● **課題一覧**:
A. 鎌倉幕府に関する文章のうち、「彼は征夷大将軍となり、拠点で」から「源頼朝は鎌倉幕府を置いて、政治を行うこととなります。」までの部分を一字一句違えずに書き写してください。
B. 鎌倉幕府に関する文章によれば、源平の戦いの際、源頼朝はどこに居座って家臣に命令を出していましたか。
C. 鎌倉幕府に関する文章の最後の文に続く内容を書いてください。

● **提供テキスト**:
━━━━━━━━
【歴史】鎌倉幕府の政治
白河上皇による院生がきっかけとなり、武士の勢いが増大し、平氏と源氏の勢力争いの時代に入り、最終的に勝利したのは源氏の頭、源頼朝でした。
彼は征夷大将軍となり、拠点であった鎌倉の地に幕府を置くことによって、朝廷に代わり武士が政治の中心を担う時代が到来することとなります。
鎌倉時代は地味なようで大事な出来事があり、高校入試などでも問われやすい時代です。苦手な方や、まだ勉強していない方は、このページを読んで全体の流れを掴んでみて下さい!
なぜ鎌倉?
源頼朝は鎌倉幕府を置いて、政治を行うこととなります。
ここで思うのは、「何で鎌倉?」という点です。
考えてみて下さい。今まで「平城京(現在の奈良)」「平安京(現在の京都)」などの現在の近畿地方に政治の中心が置かれていました。それが突然、鎌倉という当時は「東国」と呼ばれていたような場所に位置する土地に幕府を開いたのですから、甚だ疑問に思ってもおかしくありません。
この理由については、
1. 源氏ゆかりの地だった
2. 攻めにくい土地だった
3. 平安京から遠い場所だった
などが考えられます。ひとつひとつ見ていきましょう!
仮説1:源氏ゆかりの地だった説
まず、源氏ゆかりの地だったというのは、幕府を開く数十年前くらいから源氏がこの辺を拠点にしていたという事実があります。幕府を開く前、源平の戦いの際も源頼朝は鎌倉に居座り、そこから家臣に命令を出していました。なので、その場所を政治の拠点にしよう、というのは自然な流れなのかもしれません。
━━━━━━━━
● **データ一覧**:
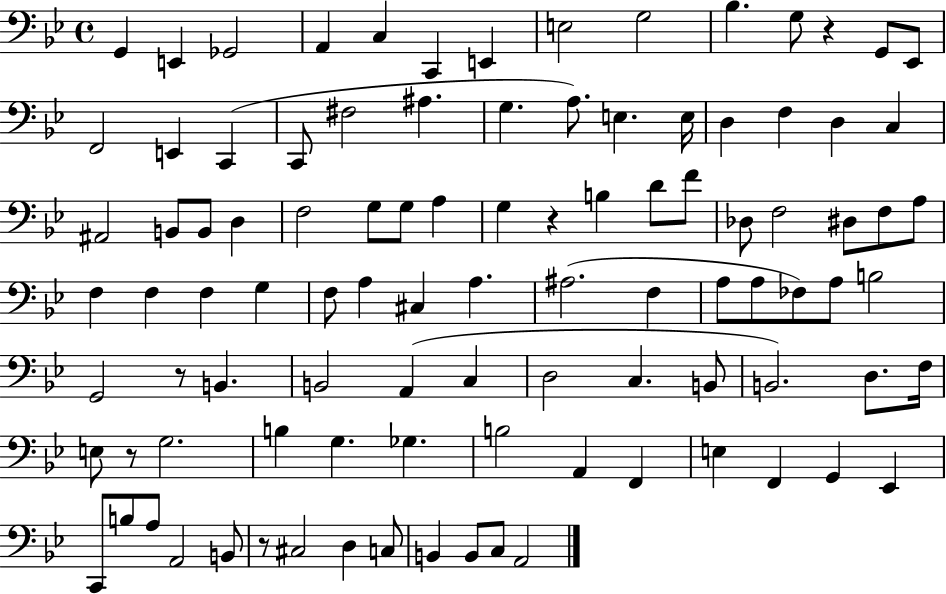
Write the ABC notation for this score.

X:1
T:Untitled
M:4/4
L:1/4
K:Bb
G,, E,, _G,,2 A,, C, C,, E,, E,2 G,2 _B, G,/2 z G,,/2 _E,,/2 F,,2 E,, C,, C,,/2 ^F,2 ^A, G, A,/2 E, E,/4 D, F, D, C, ^A,,2 B,,/2 B,,/2 D, F,2 G,/2 G,/2 A, G, z B, D/2 F/2 _D,/2 F,2 ^D,/2 F,/2 A,/2 F, F, F, G, F,/2 A, ^C, A, ^A,2 F, A,/2 A,/2 _F,/2 A,/2 B,2 G,,2 z/2 B,, B,,2 A,, C, D,2 C, B,,/2 B,,2 D,/2 F,/4 E,/2 z/2 G,2 B, G, _G, B,2 A,, F,, E, F,, G,, _E,, C,,/2 B,/2 A,/2 A,,2 B,,/2 z/2 ^C,2 D, C,/2 B,, B,,/2 C,/2 A,,2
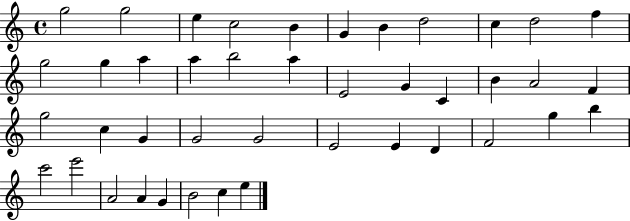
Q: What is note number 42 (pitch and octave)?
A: E5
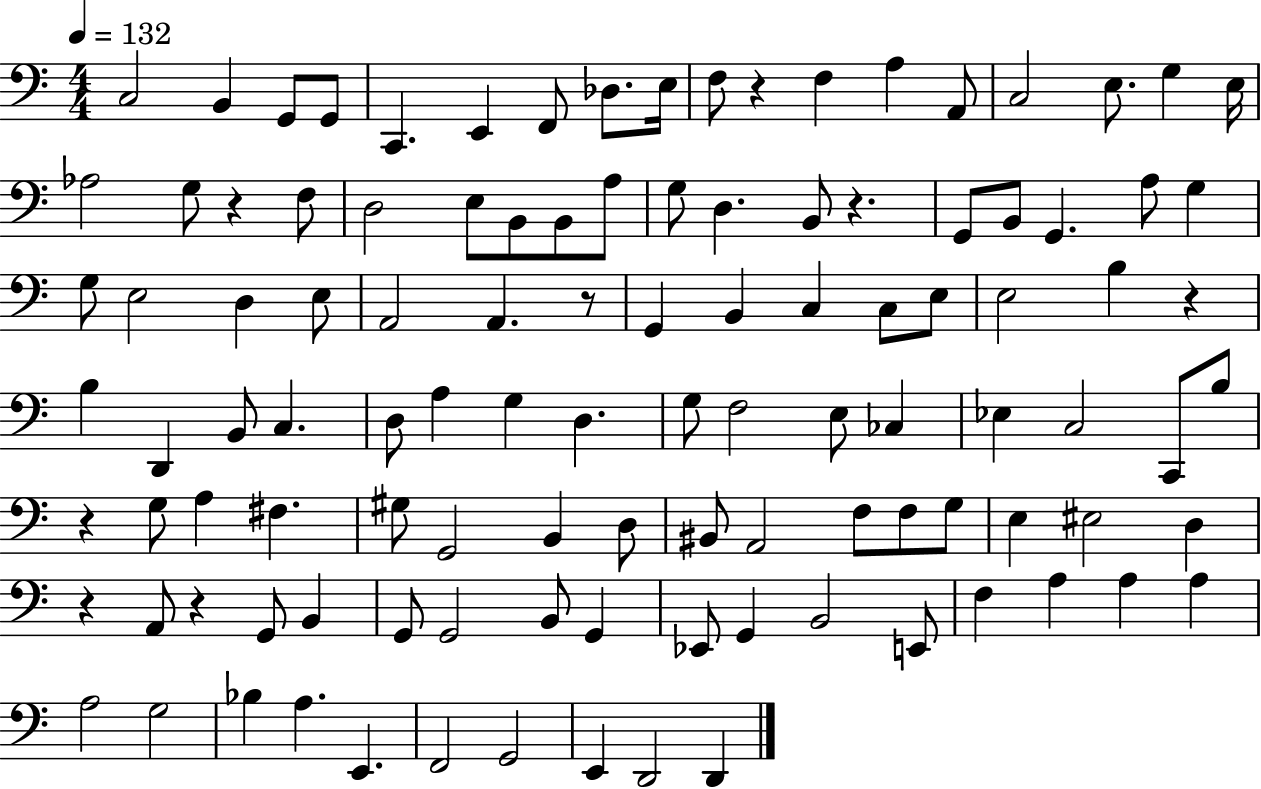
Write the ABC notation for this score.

X:1
T:Untitled
M:4/4
L:1/4
K:C
C,2 B,, G,,/2 G,,/2 C,, E,, F,,/2 _D,/2 E,/4 F,/2 z F, A, A,,/2 C,2 E,/2 G, E,/4 _A,2 G,/2 z F,/2 D,2 E,/2 B,,/2 B,,/2 A,/2 G,/2 D, B,,/2 z G,,/2 B,,/2 G,, A,/2 G, G,/2 E,2 D, E,/2 A,,2 A,, z/2 G,, B,, C, C,/2 E,/2 E,2 B, z B, D,, B,,/2 C, D,/2 A, G, D, G,/2 F,2 E,/2 _C, _E, C,2 C,,/2 B,/2 z G,/2 A, ^F, ^G,/2 G,,2 B,, D,/2 ^B,,/2 A,,2 F,/2 F,/2 G,/2 E, ^E,2 D, z A,,/2 z G,,/2 B,, G,,/2 G,,2 B,,/2 G,, _E,,/2 G,, B,,2 E,,/2 F, A, A, A, A,2 G,2 _B, A, E,, F,,2 G,,2 E,, D,,2 D,,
━━━━━━━━
● **課題の解答**:
A.
彼は征夷大将軍となり、拠点であった鎌倉の地に幕府を置くことによって、朝廷に代わり武士が政治の中心を担う時代が到来することとなります。
鎌倉時代は地味なようで大事な出来事があり、高校入試などでも問われやすい時代です。苦手な方や、まだ勉強していない方は、このページを読んで全体の流れを掴んでみて下さい!
なぜ鎌倉?
源頼朝は鎌倉幕府を置いて、政治を行うこととなります。

B. 鎌倉です。

C.
仮説2:攻めにくい土地だった説
次に、攻めにくい土地だったという事があります。鎌倉は北、東、西が山に囲まれており、南は海に面しているという土地になっています。そのような土地に人を大量に送り込むという事は難しいので、守りが強い土地だといえます。この時代には既に多くの武士がいましたから、平安京や平城京のような開けた場所では危険だと思ったのでしょう。
仮説3:平安京から遠い場所だった説
そして、最後に、平安京から遠い場所だったという事があります。源頼朝が実質の政治の中心になりましたが、平安京には依然として朝廷があり、貴族がいて、天皇がいました。
そこから離れることで、彼らからの影響力を極力小さくしたかったという思惑があるのではないかと考えることが出来ますね。
他にも理由があるかもしれませんが、この土地に実際100年ほど幕府が置かれ続けることとなったので、場所選びは間違ってなかったと言えましょう。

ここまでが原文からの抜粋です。